Em tempos de ofertas de vacinas falsificadas, é importante saber como estão sendo descartadas as toneladas de caixas de papelão e frascos de vidro das vacinas originais, após a aplicação do imunizante.

Elas podem voltar de forma falsificada e clandestina em sua apresentação original por meio da criminalidade dedicada aos remédios falsos.

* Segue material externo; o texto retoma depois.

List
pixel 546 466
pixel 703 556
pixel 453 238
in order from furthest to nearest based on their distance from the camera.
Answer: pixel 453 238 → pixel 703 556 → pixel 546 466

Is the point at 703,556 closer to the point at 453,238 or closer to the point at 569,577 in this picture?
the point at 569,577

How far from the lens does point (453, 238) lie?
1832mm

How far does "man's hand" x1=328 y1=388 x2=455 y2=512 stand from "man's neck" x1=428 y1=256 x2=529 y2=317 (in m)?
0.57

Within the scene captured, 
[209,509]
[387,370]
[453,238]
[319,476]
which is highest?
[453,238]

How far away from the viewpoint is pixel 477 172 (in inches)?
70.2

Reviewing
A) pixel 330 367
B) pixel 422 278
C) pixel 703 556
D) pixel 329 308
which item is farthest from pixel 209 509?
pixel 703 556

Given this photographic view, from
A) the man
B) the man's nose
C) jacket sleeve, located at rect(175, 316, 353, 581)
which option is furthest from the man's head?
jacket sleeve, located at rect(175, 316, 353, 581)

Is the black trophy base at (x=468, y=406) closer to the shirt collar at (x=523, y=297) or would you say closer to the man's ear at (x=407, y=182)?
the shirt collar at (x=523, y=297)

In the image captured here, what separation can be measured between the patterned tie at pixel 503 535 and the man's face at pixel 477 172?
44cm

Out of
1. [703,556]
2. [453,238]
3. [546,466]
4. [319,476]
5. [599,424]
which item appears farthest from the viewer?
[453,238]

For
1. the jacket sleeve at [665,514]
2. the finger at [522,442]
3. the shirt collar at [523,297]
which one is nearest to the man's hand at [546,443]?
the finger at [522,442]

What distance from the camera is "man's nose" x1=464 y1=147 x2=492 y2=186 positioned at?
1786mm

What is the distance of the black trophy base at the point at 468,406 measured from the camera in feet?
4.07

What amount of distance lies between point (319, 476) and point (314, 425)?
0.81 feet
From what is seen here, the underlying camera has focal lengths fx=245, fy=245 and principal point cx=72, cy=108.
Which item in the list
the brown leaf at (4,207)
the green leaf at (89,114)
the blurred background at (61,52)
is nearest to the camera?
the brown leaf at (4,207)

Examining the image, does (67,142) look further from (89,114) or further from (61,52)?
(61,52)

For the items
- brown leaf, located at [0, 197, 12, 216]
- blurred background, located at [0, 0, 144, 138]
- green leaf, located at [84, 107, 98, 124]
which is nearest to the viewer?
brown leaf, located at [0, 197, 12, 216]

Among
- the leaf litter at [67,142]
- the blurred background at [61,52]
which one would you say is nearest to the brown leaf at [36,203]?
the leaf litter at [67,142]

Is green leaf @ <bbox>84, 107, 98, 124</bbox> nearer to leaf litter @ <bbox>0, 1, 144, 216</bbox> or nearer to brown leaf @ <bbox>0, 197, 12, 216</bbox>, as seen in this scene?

É o que se observa na área dos especializados com perfumes, uísque e outras bebidas com frascos exclusivos.

Até o dia 28 de abril, quando foi preso por venda de “vacina” contra a Covid-19 pelo WhatsApp (R$ 450 a R$ 600 a unidade) um jovem em Campos dos Goytacazes, Norte Fluminense, sabia-se somente da venda e aplicação ilegal de uma falsa vacina em Belo Horizonte.

Possivelmente outras ofertas irão aparecer na internet, pelos antecedentes sobre remédios, conhecidos e divulgados pela OMS (Organização Mundial da Saúde) há vários anos.

Há muito tempo a OMS já estimava que cerca de 10% dos medicamentos comercializados em todas as partes do mundo eram falsificados.

Como referem Renato Lopes Hurtado e Marcelo Carvalho Lasmar na revista Cadernos de Saúde Pública, a falsificação de medicamentos e sua comercialização estão ligadas a organizações criminosas internacionais.

No Brasil, explicam, os remédios mais falsificados são os mais procurados, principalmente para a disfunção erétil e outros como os anabolizantes, emagrecedores e para o tratamento do câncer.

A Anvisa (Agência Nacional de Vigilância Sanitária) mantém um termo de cooperação com a Polícia Federal e participa do Conselho Nacional de Combate à Pirataria, na parte de combate à falsificação de medicamentos.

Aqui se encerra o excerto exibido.